Back on Oct. 23, 2007, Taplin reported to the Maple Grove complex for her 6 a.m. shift, just as on any other workday. That particular day, the Columbia Heights resident was working on a line of 12 colleagues making Taxus stents -- tiny mesh struts loaded onto a long catheter that is inserted into a patient's body through an artery in the groin to prop open clogged arteries.
On that October day, Taplin felt pain pushing on her chest as she walked a short distance to a staff meeting.
"What is happening to me?" she thought. She felt uncomfortable in the meeting, but said nothing when it broke up and got back to work.

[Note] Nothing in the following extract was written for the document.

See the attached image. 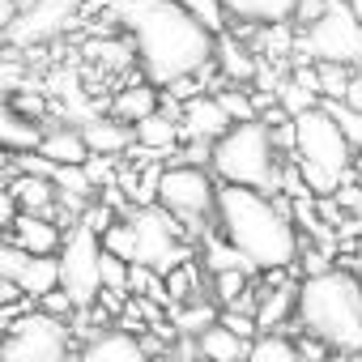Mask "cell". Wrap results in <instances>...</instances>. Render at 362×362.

Back on the manufacturing line, Taplin had to sit a spell every 15 minutes or so. When she moved, the pain grew worse. She told herself to relax.
"I was in typical denial," she said in an interview, although in the back of her mind she knew that she might be having a heart attack.
She was. She clutched her chest and summoned her supervisor. Her colleagues said later her face had turned a slick kind of white. An ambulance was called, and Taplin was taken to Methodist Hospital in St. Louis Park.